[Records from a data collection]
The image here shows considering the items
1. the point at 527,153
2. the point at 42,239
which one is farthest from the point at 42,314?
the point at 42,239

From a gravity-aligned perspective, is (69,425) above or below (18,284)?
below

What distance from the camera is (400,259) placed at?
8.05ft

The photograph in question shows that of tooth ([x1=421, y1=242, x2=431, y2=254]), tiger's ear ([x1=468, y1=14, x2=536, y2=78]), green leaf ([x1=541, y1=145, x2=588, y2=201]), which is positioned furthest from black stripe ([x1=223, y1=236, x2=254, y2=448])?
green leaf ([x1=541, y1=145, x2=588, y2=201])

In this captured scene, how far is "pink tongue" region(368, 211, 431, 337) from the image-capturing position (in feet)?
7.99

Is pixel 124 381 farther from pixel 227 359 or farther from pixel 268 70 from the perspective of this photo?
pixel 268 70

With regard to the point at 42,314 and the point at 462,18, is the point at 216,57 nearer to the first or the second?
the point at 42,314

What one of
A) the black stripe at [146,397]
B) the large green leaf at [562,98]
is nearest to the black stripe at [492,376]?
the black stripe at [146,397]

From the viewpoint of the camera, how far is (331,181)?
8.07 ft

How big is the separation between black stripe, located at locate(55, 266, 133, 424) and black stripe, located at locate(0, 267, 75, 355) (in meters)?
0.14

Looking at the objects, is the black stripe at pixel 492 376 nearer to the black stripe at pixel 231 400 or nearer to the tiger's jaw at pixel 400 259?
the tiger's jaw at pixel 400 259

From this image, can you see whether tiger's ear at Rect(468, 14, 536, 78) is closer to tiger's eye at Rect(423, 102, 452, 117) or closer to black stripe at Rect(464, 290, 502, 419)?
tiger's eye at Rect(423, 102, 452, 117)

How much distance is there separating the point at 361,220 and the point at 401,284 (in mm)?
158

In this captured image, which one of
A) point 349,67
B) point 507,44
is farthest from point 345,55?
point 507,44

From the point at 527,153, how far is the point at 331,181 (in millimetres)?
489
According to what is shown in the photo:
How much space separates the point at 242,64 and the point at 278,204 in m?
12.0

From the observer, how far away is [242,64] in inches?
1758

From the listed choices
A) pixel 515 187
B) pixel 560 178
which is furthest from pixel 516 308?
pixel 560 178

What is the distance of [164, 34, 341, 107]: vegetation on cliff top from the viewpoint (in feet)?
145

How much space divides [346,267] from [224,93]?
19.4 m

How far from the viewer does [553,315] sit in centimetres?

__WORK INSTRUCTIONS__.
Print every one of the lines above again, keeping each word and mark the same.

__FULL ANSWER__.
The image here shows considering the items
1. the point at 527,153
2. the point at 42,239
which one is farthest from the point at 42,314?
the point at 42,239

From a gravity-aligned perspective, is (69,425) above or below (18,284)?
below

What distance from the camera is (400,259) placed at?
8.05ft

The photograph in question shows that of tooth ([x1=421, y1=242, x2=431, y2=254]), tiger's ear ([x1=468, y1=14, x2=536, y2=78]), green leaf ([x1=541, y1=145, x2=588, y2=201]), which is positioned furthest from black stripe ([x1=223, y1=236, x2=254, y2=448])?
green leaf ([x1=541, y1=145, x2=588, y2=201])

In this captured scene, how far is "pink tongue" region(368, 211, 431, 337) from the image-capturing position (in feet)?
7.99

Is pixel 124 381 farther from pixel 227 359 or farther from pixel 268 70 from the perspective of this photo?
pixel 268 70

With regard to the point at 42,314 and the point at 462,18, is the point at 216,57 nearer to the first or the second?
the point at 42,314

What one of
A) the black stripe at [146,397]
B) the large green leaf at [562,98]
is nearest to the black stripe at [492,376]?
the black stripe at [146,397]

From the viewpoint of the camera, how far is (331,181)?
8.07 ft

How big is the separation between black stripe, located at locate(55, 266, 133, 424) and black stripe, located at locate(0, 267, 75, 355) (in meters)?
0.14

Looking at the objects, is the black stripe at pixel 492 376 nearer to the black stripe at pixel 231 400 or nearer to the tiger's jaw at pixel 400 259?
the tiger's jaw at pixel 400 259

From this image, can you see whether tiger's ear at Rect(468, 14, 536, 78) is closer to tiger's eye at Rect(423, 102, 452, 117) or closer to black stripe at Rect(464, 290, 502, 419)?
tiger's eye at Rect(423, 102, 452, 117)

How much distance is there separating the point at 361,220 and the point at 401,284 (in mm)?
158

In this captured image, which one of
A) point 349,67
B) point 507,44
is farthest from point 345,55?
point 507,44

From the point at 527,153, how far is the point at 331,181 (in millimetres)?
489
According to what is shown in the photo:
How much space separates the point at 242,64 and the point at 278,204 in m?
12.0

From the observer, how far away is [242,64] in inches?
1758

From the listed choices
A) pixel 515 187
B) pixel 560 178
which is furthest from pixel 516 308?
pixel 560 178

What is the distance of [164, 34, 341, 107]: vegetation on cliff top from the viewpoint (in feet)?
145

How much space divides [346,267] from [224,93]?
19.4 m

How far from the viewer does [553,315] sit in centimetres?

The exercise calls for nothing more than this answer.